The universe offered me a serendipitous moment the other weekend. I was working on material for my second talk in San Rafael, and felt like it would be helpful to find the version of Samantabhadra’s Vows that Abbot Steve had given me at the end of my shuso practice period at Tassajara, so that I could use his wording in my talk. I knew it was in a trunk in the basement, in an envelope containing many other mementos from the practice period, from questions about compost to the list of everyone who sewed on the rakusu I was give.  I felt encouraged to gather up some letters and other papers to take down there while I was at it; I am very lazy about filing and organising these days, and things stay in little piles for months before I feel like sorting them. While I was doing this, I came across the small stack of old Wind Bell magazines that I had accumulated while I was at Zen Center. On the cover of one were the four Bodhisattva Vows in kanji, done by Katagiri Roshi. My knowledge of kanji is fairly superficial, but I know enough to recognise what they were. The whole slim magazine was given over to a series of talks given by him at Tassajara in 1970, presumably during the sesshin which ended the practice period (forty-two years before my shuso one), focused on the vows, but with other wonderful material as well; it was the line about killing others by judging their feelings by your own that jumped out most strongly at me.

Four Vows in kanji
A scan of the Wind Bell cover.

Xuedou

Asking without knowing.
Answering, still not understanding.
The moon is cold, the wind is high –
On the ancient cliff, frigid juniper.
How delightful: on the road he met a man who had attained the Path,
And didn’t use speech or silence to reply.
His hand grasps the white jade whip.
And smashes the black dragon’s pearl.
If he hadn’t smashed it,
He would have increased its flaws.
The nation has a code of laws –
Three thousand articles of offenses.

Zuiko Redding

‘To use skillful means – beneficial action – means to see and consider before we act. What has made this situation what it is? What are its origins? How can this tangle of causes and conditions be unraveled? If we look closely, we may see things we don’t want to see. We have to take into account that the most beneficial action might include aspects we don’t want to include.
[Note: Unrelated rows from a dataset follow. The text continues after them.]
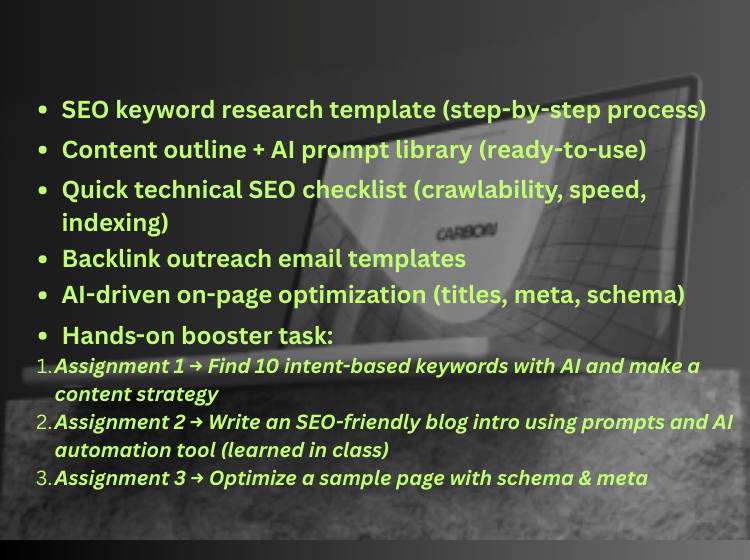 - SEO keyword research template (step-by-step process)
- Content outline + AI prompt library (ready-to-use)
- Quick technical SEO checklist (crawlability, speed, indexing)
- Backlink outreach email templates
- AI-driven on-page optimization (titles, meta, schema)
- Hands-on booster task:

1. Assignment 1 → Find 10 intent-based keywords with AI and make a content strategy
2. Assignment 2 → Write an SEO-friendly blog intro using prompts and AI automation tool (learned in class)
3. Assignment 3 → Optimize a sample page with schema & meta

CARBON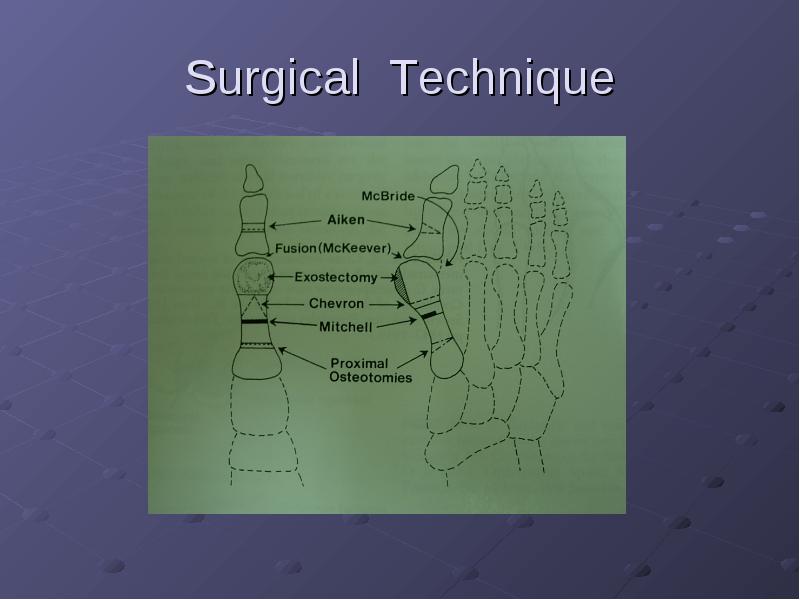 Surgical Technique

McBride

Aiken

Fusion (McKeever)

Exostectomy

Chevron

Mitchell

Proximal Osteotomies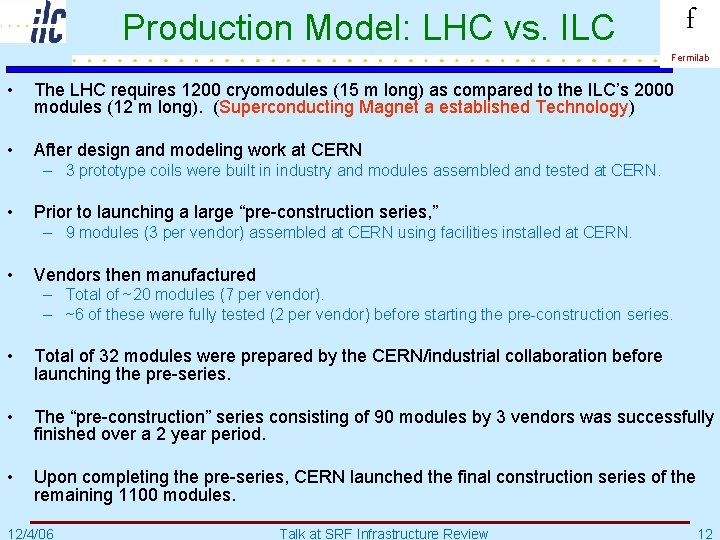 ilc

Production Model: LHC vs. ILC

f
Fermilab

• The LHC requires 1200 cryomodules (15 m long) as compared to the ILC's 2000 modules (12 m long). (Superconducting Magnet a established Technology)

• After design and modeling work at CERN
– 3 prototype coils were built in industry and modules assembled and tested at CERN.

• Prior to launching a large "pre-construction series,"
– 9 modules (3 per vendor) assembled at CERN using facilities installed at CERN.

• Vendors then manufactured
– Total of ~20 modules (7 per vendor).
– ~6 of these were fully tested (2 per vendor) before starting the pre-construction series.

• Total of 32 modules were prepared by the CERN/industrial collaboration before launching the pre-series.

• The "pre-construction" series consisting of 90 modules by 3 vendors was successfully finished over a 2 year period.

• Upon completing the pre-series, CERN launched the final construction series of the remaining 1100 modules.

12/4/06 Talk at SRF Infrastructure Review 12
We might need to associate with people we’d rather avoid or do things that are difficult and dreary.
This entails letting go of what we want or what we think is useful and allow reality to tell us what to do rather than imposing our ideas on it. In his remarks on giving, Dōgen speaks of offering ourselves to ourselves and offering others to others. We help by helping others become and be who they are. We offer what they see as helpful and can be used to make their lives what they want them to be.’ (from Ancient Way Journal)

I confess that there are not many blogs that I follow closely, but this is one that I found to have rewarding articles in regularly. Zuiko Redding is talking about Dogen’s The Four Elements of a Bodhisattva’s Social Relations (in the translation she uses) which I have been pondering myself this year. It gives me an excuse to plug the talk I gave on the subject back in January in San Rafael, and to mention that I have uploaded the talk I gave on Monday at the same location, the second of four about the Bodhisattva vows.